Reaction Mechanisms

Question 1

What is an elementary process?

Answer 1

• It expresses how molecules or ions react with each other at the molecular level, not the overall reaction.
• A series of elementary processes makes up a reaction mechanism
• Based on numbers of molecules involved in the elementary step, there are three kinds of elementary steps: unimolecular process, bimolecular process, and trimolecular process.

Question 2

How do you write the rate law for an elementary process?

Answer 2

• The exponent for the concentration is the same as the coefficient in the chemical equation for that elementary process
  
  • Ex: 2NO₂ –> NO₃ + NO
  • rate = k[NO₂]²
• (And if we don’t have the chemical equation for the elementary process, we need to get it experimentally.)

Question 3

What is a rate-determining step?

(aka rate-limiting step)

Answer 3

• It’s the slow step in a mechanism.

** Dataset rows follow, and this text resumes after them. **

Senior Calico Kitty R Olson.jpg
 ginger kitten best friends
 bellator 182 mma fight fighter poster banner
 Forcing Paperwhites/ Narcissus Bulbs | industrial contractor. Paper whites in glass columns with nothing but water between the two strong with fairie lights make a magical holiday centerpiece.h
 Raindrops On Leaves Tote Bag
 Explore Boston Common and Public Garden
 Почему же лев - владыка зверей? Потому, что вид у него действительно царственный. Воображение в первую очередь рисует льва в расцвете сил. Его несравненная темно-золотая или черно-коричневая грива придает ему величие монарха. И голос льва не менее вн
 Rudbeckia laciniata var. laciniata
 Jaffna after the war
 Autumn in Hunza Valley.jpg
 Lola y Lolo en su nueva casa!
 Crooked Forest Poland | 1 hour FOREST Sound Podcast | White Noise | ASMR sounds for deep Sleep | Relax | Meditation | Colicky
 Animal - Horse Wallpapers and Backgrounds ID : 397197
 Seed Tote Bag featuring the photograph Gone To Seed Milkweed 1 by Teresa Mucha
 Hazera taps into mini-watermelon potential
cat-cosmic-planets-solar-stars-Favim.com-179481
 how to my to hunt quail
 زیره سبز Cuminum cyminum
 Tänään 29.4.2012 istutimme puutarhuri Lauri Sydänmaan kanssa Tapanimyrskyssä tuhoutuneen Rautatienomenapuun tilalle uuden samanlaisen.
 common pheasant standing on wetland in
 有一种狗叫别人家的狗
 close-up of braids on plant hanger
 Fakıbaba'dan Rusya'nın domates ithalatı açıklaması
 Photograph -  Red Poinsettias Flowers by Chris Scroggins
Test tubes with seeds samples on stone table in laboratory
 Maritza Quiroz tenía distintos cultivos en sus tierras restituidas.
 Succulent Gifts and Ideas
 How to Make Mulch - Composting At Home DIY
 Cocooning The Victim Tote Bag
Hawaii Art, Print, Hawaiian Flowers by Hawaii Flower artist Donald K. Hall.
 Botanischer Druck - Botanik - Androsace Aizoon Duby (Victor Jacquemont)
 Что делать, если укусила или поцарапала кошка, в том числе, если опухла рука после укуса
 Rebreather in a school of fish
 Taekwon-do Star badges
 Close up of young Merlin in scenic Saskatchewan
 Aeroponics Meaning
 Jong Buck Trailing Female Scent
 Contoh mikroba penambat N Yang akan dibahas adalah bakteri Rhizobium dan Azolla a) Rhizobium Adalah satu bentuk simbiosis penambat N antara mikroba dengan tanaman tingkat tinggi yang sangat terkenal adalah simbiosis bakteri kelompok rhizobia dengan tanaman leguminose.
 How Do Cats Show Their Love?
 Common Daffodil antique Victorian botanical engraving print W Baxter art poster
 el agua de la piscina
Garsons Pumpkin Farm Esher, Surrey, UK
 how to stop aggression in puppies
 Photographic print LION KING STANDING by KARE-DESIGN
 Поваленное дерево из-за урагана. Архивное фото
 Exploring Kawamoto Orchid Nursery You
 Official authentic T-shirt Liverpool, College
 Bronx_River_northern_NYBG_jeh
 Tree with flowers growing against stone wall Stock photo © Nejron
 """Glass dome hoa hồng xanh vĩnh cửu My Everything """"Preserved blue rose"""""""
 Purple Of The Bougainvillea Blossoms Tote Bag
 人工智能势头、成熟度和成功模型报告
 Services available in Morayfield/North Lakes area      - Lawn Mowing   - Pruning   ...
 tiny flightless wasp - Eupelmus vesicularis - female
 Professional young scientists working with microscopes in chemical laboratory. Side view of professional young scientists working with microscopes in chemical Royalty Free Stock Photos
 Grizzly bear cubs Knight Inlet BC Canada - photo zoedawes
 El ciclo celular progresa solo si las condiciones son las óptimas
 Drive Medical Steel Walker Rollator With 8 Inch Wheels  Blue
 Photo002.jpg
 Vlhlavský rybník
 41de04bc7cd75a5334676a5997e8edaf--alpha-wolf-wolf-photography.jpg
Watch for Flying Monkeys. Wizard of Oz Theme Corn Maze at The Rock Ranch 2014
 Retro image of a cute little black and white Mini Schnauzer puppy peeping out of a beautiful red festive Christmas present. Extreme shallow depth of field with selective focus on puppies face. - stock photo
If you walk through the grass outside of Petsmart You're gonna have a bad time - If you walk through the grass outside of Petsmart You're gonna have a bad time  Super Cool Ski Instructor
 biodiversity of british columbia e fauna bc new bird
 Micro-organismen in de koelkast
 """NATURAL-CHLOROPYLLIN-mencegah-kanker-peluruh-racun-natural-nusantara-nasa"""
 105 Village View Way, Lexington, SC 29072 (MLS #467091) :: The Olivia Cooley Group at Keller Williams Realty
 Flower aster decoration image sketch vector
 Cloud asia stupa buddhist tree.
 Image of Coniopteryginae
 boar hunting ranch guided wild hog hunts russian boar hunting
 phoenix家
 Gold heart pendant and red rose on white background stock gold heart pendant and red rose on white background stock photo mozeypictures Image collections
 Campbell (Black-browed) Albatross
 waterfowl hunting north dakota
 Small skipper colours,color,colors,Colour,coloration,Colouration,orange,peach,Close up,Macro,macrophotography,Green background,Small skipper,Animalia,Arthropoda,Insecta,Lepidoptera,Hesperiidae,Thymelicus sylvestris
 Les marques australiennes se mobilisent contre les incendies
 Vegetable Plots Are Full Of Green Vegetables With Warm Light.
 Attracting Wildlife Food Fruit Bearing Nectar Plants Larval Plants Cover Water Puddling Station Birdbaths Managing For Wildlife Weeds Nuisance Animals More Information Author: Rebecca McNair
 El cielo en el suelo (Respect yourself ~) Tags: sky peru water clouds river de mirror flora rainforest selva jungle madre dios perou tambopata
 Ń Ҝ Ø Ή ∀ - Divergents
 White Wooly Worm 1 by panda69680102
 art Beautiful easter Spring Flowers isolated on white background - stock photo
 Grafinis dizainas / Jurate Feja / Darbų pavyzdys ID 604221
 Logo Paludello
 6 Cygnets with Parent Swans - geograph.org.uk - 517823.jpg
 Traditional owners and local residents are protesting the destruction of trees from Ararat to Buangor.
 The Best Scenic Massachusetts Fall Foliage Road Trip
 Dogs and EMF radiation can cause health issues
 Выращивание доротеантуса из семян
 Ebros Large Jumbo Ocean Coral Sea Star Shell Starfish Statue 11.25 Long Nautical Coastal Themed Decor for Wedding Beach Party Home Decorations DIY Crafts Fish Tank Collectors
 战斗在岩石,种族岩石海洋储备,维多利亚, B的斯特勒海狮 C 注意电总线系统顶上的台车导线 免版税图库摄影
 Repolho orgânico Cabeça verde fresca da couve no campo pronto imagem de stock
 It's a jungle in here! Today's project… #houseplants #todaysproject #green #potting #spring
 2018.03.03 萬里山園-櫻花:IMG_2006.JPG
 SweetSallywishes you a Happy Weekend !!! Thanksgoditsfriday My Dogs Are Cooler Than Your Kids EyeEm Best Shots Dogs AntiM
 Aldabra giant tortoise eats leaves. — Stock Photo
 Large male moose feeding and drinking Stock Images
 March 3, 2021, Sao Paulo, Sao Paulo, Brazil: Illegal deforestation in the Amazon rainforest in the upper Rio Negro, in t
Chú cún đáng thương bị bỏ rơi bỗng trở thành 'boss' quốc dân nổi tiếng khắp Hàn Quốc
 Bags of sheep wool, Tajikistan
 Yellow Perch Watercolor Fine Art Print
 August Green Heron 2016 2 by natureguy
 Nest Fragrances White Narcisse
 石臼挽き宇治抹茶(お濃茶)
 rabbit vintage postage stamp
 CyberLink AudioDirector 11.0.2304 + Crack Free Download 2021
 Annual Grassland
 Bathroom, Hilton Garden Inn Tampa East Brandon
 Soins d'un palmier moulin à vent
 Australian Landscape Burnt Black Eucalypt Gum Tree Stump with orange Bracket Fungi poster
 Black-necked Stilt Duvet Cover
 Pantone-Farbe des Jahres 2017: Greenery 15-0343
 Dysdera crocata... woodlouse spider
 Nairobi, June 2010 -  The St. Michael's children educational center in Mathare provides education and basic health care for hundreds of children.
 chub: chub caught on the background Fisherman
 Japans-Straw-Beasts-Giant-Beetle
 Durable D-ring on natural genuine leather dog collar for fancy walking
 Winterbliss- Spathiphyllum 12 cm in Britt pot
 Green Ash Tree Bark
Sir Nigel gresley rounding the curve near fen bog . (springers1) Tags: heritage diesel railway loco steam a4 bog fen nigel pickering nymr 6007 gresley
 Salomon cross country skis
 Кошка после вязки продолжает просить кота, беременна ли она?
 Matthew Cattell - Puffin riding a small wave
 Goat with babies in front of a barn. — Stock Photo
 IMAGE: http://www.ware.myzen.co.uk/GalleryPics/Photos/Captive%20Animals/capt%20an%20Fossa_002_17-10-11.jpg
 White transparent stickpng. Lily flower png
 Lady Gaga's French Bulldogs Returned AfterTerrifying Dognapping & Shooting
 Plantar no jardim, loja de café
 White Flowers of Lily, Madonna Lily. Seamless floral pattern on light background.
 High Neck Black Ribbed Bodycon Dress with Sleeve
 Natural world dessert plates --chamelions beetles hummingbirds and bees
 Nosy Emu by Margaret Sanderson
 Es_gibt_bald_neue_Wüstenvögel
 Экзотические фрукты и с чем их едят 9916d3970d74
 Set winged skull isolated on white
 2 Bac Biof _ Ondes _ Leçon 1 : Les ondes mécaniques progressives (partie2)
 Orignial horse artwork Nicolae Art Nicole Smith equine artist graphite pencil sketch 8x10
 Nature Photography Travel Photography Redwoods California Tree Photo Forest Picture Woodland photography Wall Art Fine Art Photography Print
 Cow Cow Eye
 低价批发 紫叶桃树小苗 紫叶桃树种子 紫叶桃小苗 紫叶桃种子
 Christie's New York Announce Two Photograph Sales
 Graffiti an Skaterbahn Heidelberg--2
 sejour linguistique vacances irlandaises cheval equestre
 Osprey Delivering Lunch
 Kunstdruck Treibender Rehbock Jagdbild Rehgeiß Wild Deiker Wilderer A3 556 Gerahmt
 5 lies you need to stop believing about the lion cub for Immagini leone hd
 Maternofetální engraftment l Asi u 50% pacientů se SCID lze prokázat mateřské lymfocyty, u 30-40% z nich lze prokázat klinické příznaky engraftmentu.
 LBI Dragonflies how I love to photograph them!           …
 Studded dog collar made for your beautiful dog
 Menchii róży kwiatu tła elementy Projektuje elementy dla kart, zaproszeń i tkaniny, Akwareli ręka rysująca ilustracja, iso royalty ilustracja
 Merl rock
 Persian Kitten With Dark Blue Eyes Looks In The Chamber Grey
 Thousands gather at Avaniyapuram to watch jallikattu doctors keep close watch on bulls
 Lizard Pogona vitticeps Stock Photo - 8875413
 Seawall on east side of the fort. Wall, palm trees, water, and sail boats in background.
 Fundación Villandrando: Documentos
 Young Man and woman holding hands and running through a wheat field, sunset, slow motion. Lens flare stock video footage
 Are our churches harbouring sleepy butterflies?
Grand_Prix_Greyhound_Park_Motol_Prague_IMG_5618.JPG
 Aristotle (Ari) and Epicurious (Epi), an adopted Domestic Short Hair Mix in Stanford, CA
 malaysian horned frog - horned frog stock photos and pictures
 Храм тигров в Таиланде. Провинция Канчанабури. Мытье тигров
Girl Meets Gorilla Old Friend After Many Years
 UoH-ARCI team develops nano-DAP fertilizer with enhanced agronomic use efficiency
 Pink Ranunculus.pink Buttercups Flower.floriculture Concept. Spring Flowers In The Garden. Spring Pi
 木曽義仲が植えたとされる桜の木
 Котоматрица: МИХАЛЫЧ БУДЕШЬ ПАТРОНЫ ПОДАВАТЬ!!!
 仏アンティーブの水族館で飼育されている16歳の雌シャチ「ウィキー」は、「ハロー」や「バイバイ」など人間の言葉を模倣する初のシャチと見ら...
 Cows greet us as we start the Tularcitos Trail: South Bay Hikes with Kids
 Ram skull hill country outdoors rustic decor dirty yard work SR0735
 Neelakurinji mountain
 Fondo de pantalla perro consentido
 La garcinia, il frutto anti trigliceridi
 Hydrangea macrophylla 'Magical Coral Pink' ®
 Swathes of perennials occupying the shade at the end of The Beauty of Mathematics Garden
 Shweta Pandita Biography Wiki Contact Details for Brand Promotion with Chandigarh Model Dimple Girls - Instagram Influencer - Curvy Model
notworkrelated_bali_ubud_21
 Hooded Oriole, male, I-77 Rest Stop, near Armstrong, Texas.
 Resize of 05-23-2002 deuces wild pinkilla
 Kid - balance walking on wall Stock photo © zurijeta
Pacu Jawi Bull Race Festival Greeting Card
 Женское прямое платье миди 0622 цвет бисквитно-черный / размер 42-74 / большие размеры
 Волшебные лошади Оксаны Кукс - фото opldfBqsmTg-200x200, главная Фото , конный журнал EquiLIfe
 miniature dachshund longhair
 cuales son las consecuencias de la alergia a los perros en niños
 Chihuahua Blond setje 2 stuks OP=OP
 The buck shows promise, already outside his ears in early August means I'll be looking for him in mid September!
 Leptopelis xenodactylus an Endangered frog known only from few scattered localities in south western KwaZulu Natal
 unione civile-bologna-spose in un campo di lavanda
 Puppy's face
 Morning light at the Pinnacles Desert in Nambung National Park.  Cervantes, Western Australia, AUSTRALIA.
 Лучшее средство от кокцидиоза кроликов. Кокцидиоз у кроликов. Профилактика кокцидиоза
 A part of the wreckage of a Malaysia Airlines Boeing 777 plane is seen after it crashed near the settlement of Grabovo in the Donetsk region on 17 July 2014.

The reaction can’t go any faster.
• The order for the rate-determining step is the same as the order of the overall reaction
  
  • So the rate law for the rate-determining step is directly related to the rate law for the overall reaction

Question 4

What is a reaction mechanism?

Answer 4

• A series of elementary processes
• We know that there are multiple steps if the experimentally determined rate law does not correspond to the coefficients in the chemical equation
  
  • The overall rate law corresponds with the rate of the slowest step

Question 5

Molecularity

What are unimolecular, bimolecular, and trimolecular processes?

Answer 5

Molecularity = how many molecules are involved on the reactant side.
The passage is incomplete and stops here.